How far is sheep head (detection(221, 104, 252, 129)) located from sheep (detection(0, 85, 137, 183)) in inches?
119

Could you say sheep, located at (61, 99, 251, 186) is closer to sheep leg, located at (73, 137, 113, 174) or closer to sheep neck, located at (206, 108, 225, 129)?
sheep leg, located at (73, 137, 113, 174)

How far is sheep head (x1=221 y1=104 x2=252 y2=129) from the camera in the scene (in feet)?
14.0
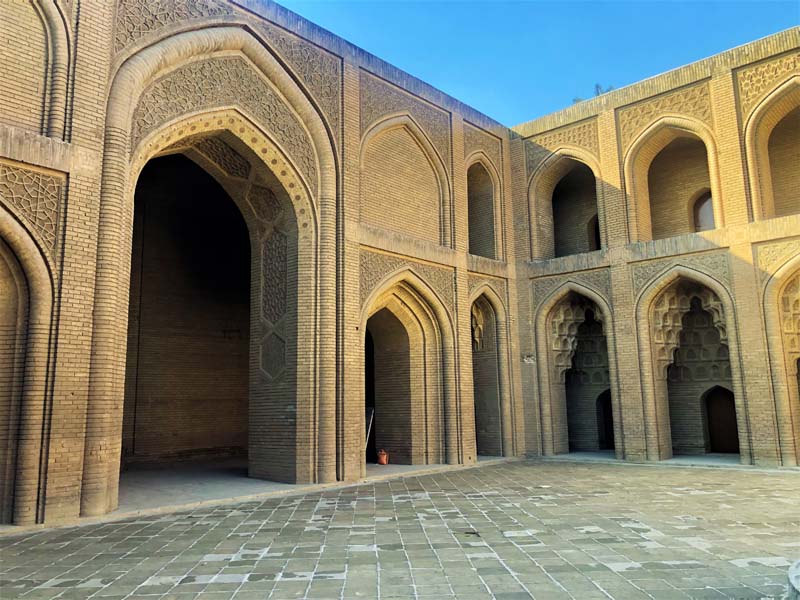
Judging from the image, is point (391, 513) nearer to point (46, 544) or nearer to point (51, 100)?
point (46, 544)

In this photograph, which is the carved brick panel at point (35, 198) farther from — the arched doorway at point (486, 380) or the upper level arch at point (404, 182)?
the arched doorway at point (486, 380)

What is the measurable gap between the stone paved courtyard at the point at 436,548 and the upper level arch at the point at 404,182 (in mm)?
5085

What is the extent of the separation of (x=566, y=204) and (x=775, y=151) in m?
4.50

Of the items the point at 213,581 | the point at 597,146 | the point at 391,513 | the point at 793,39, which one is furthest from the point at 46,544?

++++++

▸ Required task: Express every line of the records above as a numbered list, leaving out blank lines and the pictures.

▸ Response:
1. How far is sheep head (detection(221, 104, 252, 129)) located from sheep (detection(0, 85, 137, 183)) in inches?
2. 119
3. Could you say sheep, located at (61, 99, 251, 186) is closer to sheep leg, located at (73, 137, 113, 174) or closer to sheep neck, located at (206, 108, 225, 129)?
4. sheep leg, located at (73, 137, 113, 174)
5. How far is sheep head (x1=221 y1=104 x2=252 y2=129) from the camera in the scene (in feet)?
6. 14.0
7. Judging from the image, is point (391, 513) nearer to point (46, 544) or nearer to point (51, 100)?
8. point (46, 544)
9. In this photograph, which is the carved brick panel at point (35, 198) farther from — the arched doorway at point (486, 380) or the upper level arch at point (404, 182)?
10. the arched doorway at point (486, 380)
11. What is the measurable gap between the stone paved courtyard at the point at 436,548 and the upper level arch at the point at 404,182 (in mm)?
12. 5085
13. What is the extent of the separation of (x=566, y=204) and (x=775, y=151) in m?
14. 4.50
15. Of the items the point at 213,581 | the point at 597,146 | the point at 391,513 | the point at 793,39, which one is furthest from the point at 46,544?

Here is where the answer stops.